## Given problem A
List every number written in numerals in the blog post about fathers, including its date line.
## Given problem B
Carry the blog post about fathers forward from its last sentence.

## Text shown

Thursday, April 19, 2012

Fathers...




So early this morning in the semi-nocturnal world that I inhabit I had all these ideas buzzing around my head about my next blog. I had these ideas flowing about this and that and the creole catfish that I made for supper last night.

Then around lunchtime today my world flipped upside down for reasons that I am still trying to grasp eight or nine hours later. At about 130 this afternoon I was shaking like a palm tree in a class 5 hurricane. If James Bond wanted a martini, it would be have been shaken to the nth degree and not stirred. LOL.

Anyways let's back this up somewhat and give a little bit of history to help explain things. Maybe it will, maybe it won't.

A week or so ago my sister forwarded an email to me from friends of my Dad that had some pictures of him taken way back in 1960 maybe 1961. I've used some of them for this blog. It triggered memories for me. Some pleasant. Some not so pleasant. Lots of hazy stuff.



Let's face it these pictures were taken a year or two before I was born. So these wouldn't be my memories but at the same time this triggered these faint rememberances that I had of my Dad that was only part of my life for 7 years.

[Dataset excerpts]
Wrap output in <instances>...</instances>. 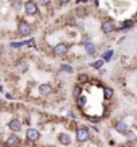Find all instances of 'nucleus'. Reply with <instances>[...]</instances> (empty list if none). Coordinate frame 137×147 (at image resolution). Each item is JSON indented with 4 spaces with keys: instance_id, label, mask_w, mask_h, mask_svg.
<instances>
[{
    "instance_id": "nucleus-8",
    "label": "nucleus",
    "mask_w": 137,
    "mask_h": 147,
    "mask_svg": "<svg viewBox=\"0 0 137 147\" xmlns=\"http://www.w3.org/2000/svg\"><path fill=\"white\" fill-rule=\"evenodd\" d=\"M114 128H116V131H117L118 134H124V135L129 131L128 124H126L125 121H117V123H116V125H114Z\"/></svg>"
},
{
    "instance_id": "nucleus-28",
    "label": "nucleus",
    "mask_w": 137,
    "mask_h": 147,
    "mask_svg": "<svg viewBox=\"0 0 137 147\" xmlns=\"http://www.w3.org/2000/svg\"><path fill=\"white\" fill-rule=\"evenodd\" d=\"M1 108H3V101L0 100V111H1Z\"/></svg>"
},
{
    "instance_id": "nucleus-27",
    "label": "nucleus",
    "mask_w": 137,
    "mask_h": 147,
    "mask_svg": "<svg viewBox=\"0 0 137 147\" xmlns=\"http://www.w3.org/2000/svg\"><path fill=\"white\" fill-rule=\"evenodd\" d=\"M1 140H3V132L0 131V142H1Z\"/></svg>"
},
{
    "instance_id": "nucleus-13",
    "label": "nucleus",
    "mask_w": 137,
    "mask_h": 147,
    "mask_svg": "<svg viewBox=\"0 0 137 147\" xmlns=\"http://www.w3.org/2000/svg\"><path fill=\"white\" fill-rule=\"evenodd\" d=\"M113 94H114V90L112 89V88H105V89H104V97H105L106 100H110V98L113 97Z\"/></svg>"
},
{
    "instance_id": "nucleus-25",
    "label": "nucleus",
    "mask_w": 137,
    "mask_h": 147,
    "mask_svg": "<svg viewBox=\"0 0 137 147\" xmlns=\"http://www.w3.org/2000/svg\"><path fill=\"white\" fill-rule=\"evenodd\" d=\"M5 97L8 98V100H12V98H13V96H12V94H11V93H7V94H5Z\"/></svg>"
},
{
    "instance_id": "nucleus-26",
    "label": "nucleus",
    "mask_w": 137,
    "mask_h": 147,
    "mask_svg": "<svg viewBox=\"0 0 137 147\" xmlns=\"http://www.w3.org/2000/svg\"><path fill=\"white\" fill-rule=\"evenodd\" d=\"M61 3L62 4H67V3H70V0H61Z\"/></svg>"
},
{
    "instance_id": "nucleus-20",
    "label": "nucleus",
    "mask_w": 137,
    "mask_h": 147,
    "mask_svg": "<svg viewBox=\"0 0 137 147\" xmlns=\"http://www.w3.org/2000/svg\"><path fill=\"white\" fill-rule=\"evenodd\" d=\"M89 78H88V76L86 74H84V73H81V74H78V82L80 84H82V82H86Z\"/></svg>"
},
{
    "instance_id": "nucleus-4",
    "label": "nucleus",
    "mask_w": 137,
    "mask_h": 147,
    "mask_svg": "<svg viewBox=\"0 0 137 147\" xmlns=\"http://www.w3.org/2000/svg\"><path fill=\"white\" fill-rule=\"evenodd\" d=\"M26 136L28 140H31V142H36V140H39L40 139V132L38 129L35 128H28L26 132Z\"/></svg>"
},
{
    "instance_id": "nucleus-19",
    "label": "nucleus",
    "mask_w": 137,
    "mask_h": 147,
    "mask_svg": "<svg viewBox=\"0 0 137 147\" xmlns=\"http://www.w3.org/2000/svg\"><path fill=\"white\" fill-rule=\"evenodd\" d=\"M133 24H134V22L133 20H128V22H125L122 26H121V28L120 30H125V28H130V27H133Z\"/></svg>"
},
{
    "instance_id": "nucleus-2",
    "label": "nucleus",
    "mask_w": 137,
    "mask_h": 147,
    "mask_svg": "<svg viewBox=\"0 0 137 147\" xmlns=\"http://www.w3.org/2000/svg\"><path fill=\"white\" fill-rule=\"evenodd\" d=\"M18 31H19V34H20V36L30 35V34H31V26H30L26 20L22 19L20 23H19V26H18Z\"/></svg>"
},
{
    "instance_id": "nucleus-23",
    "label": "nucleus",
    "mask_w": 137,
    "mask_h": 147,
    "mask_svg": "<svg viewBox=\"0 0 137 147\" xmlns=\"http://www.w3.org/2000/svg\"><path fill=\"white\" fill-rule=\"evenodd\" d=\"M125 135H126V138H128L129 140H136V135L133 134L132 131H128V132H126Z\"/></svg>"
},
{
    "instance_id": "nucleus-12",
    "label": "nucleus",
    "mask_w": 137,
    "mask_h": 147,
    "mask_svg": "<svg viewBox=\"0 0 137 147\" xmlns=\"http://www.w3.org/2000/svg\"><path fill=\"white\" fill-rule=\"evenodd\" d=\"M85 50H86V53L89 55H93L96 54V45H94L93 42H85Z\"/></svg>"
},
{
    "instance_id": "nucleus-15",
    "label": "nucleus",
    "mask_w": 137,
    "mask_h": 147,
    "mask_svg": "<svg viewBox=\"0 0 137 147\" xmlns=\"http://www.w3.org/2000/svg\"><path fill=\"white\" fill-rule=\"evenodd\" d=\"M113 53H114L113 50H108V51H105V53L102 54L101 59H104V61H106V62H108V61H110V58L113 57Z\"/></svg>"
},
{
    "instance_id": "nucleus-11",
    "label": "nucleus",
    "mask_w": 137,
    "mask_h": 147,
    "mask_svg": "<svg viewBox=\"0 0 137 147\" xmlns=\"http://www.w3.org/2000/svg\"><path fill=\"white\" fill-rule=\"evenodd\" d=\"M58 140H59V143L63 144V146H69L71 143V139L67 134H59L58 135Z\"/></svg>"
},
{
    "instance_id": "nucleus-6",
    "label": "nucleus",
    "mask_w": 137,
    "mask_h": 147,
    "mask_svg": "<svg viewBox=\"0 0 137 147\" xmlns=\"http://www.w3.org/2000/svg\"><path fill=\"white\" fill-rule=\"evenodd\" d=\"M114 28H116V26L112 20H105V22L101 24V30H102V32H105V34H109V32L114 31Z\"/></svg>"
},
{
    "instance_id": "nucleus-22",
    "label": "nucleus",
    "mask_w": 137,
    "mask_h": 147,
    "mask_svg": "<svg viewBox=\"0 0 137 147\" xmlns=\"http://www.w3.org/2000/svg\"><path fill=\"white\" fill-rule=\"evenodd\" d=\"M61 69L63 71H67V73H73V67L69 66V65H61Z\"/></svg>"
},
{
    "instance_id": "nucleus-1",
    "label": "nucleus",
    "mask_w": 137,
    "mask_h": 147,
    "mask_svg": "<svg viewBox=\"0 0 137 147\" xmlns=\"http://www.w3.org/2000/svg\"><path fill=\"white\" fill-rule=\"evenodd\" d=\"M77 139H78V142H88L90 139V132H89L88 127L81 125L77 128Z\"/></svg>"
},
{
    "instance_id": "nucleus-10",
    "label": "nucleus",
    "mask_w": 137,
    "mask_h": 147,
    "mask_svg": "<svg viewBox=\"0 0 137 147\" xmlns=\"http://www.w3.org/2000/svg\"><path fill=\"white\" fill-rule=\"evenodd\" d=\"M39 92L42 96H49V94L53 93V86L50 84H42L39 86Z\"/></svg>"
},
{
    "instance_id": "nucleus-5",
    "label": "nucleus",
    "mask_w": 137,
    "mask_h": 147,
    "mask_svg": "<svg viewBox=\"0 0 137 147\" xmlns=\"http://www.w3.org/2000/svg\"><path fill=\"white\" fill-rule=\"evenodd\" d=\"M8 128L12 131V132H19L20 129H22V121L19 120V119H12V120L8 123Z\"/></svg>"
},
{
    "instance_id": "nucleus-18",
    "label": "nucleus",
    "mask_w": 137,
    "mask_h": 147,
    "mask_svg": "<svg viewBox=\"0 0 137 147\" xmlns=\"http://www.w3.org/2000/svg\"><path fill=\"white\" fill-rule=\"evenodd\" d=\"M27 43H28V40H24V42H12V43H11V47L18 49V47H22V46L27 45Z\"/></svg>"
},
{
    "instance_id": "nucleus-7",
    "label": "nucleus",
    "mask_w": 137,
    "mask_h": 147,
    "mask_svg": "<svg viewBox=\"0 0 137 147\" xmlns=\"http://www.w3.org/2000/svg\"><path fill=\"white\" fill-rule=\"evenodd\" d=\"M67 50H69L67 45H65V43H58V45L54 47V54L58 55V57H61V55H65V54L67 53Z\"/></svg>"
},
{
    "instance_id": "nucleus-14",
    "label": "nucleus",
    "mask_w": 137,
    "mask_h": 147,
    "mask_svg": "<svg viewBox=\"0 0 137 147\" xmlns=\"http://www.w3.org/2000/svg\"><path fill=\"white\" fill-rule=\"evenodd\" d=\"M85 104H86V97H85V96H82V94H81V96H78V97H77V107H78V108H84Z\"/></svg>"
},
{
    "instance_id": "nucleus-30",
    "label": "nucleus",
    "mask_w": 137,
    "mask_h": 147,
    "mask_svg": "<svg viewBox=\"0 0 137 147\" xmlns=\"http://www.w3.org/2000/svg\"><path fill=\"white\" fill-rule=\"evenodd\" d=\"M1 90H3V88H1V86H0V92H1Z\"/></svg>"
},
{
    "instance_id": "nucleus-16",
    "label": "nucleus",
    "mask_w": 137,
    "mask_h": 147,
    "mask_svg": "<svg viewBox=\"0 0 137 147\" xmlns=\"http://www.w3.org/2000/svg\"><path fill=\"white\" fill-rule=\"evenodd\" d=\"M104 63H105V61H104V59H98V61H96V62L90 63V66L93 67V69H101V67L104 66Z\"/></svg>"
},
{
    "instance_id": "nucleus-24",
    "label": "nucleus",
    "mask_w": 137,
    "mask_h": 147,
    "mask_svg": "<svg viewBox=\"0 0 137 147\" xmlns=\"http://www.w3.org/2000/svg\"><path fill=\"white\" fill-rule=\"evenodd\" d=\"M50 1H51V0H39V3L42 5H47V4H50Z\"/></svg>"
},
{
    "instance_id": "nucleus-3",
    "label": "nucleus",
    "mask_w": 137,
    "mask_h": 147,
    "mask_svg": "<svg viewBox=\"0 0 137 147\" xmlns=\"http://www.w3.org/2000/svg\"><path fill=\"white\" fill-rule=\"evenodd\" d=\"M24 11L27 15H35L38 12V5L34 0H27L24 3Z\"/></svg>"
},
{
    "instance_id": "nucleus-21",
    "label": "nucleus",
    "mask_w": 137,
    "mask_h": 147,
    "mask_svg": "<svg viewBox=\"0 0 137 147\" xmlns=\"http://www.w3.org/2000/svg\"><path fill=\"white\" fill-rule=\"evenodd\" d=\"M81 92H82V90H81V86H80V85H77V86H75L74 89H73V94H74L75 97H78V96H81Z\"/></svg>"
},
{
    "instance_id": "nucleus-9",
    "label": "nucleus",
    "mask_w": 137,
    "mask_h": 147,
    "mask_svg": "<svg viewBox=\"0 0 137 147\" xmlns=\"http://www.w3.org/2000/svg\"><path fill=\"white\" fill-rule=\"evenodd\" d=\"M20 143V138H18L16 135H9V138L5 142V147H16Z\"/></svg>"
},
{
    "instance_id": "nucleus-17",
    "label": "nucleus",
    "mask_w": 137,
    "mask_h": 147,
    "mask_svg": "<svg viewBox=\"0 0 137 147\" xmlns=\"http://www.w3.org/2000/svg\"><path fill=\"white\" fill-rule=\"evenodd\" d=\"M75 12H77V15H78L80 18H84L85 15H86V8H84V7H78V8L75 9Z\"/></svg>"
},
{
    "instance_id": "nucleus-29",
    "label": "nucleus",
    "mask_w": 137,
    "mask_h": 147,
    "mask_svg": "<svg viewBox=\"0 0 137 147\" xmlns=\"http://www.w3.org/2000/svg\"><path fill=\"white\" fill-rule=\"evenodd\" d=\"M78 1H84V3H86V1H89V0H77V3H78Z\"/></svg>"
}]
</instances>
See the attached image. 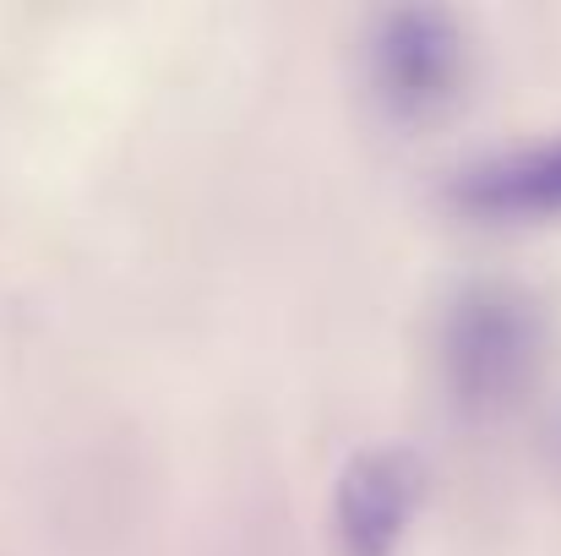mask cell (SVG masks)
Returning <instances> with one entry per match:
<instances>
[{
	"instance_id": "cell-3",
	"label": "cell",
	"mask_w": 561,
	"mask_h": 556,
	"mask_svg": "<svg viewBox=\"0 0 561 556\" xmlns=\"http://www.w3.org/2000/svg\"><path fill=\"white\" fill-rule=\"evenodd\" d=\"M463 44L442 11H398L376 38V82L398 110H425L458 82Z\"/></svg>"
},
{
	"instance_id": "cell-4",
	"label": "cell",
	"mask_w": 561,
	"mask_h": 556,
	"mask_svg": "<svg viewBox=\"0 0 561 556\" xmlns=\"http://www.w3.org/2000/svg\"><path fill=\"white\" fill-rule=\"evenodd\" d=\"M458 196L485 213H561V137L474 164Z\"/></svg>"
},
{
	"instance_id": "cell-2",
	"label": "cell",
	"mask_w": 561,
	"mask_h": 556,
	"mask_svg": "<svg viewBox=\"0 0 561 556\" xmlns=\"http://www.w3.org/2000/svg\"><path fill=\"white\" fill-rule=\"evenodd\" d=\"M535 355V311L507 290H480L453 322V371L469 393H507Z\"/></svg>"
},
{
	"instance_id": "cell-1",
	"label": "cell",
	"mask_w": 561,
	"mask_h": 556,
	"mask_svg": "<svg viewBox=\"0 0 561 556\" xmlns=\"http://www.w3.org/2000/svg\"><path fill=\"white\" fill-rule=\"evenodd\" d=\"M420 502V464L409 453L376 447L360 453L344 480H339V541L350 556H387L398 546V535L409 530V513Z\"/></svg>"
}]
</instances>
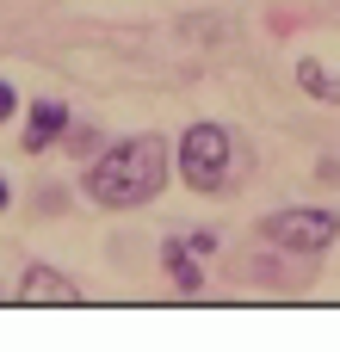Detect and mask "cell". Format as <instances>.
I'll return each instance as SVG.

## Written reply A
19, 2012, 130, 5, 1960, 1961, 7

## Written reply B
As some may know and some may not know, my Dad had some personal issues and in late September 1969, two weeks or so before he would turn 33 he took his life. I was 7 and 1/2 years old at which point a journey began for me where I was looking, seeking, searching for something to complete me. To help me understand my "Schlewingness". LOL. New word there.

My Mom did her best to raise and bring me and my siblings up at first on her own and then afterwards with the help of a decent man. When you lose a parent regardless of the age you are in your life; challenges arise. I lost my Mom in 2002 and that was different and in many ways incredibly hard to deal with as she was an integral part of my life for 40 years. The impact of her passing was huge on me. For months little things would conjure up sadness. Eventually we heal and in my case happy thoughts and memories were the first things that came to mind instead of sadness.

As I said I lost my Dad young and in many ways I am his spitting image except that I am on the heavier side than he was. I have his height. His bad vision. His skinny legs. His way of carrying himself. I have his first name as my middle name which I passed on to my son as well because it's as if it continues the paternal line so to speak.

My loss helped me become the father that I have tried to find or replace all of my life. Sometimes, most times I think I did or am doing a phenomenal job and other times I've no clue.

Anyways fast forward to today April 19th, 2012 when I thought I made an innocuous and precise observation to my son which led us to have a huge blow-up which I am still trying to understand.

What gets me wondering is that regardless of the big thing that occurred today is that from the day that I cut his umbilical cord over 20 odd years ago, I have been there for the young man. I have made some mistakes and have admitted to them and will continue to make mistakes but damn it I've been there.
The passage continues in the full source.